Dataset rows
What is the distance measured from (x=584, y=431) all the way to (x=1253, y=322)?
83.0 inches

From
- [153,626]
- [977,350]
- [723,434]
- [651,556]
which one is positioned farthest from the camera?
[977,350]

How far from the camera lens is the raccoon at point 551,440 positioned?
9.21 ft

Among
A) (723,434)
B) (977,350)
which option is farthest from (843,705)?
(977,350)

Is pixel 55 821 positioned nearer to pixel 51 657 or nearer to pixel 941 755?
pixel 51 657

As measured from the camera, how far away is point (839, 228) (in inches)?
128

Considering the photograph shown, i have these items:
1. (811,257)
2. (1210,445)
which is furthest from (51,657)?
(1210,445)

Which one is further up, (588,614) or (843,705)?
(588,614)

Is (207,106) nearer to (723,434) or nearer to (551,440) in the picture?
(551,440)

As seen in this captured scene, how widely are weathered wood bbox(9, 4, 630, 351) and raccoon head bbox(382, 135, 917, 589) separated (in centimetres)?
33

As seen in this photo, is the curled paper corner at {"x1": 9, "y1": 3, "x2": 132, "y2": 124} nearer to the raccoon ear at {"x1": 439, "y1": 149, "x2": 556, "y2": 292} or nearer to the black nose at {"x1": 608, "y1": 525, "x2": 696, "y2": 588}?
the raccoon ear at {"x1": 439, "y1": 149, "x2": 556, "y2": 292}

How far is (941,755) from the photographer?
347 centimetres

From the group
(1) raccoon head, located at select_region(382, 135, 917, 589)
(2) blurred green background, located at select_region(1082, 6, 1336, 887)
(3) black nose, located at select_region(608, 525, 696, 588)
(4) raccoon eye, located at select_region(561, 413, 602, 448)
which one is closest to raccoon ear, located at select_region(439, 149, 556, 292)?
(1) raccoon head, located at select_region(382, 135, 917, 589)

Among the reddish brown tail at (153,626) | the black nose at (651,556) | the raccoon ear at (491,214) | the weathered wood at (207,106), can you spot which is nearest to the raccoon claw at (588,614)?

- **Written instruction**: Copy the material above word for word, beginning at the line that contains "From the group" and continuing through its final line.

- **Written answer**:
From the group
(1) raccoon head, located at select_region(382, 135, 917, 589)
(2) blurred green background, located at select_region(1082, 6, 1336, 887)
(3) black nose, located at select_region(608, 525, 696, 588)
(4) raccoon eye, located at select_region(561, 413, 602, 448)
which one is closest to raccoon ear, located at select_region(439, 149, 556, 292)?
(1) raccoon head, located at select_region(382, 135, 917, 589)

Among the reddish brown tail at (153,626) | the black nose at (651,556) | the raccoon ear at (491,214) | the weathered wood at (207,106), can you spot which is nearest to the raccoon claw at (588,614)?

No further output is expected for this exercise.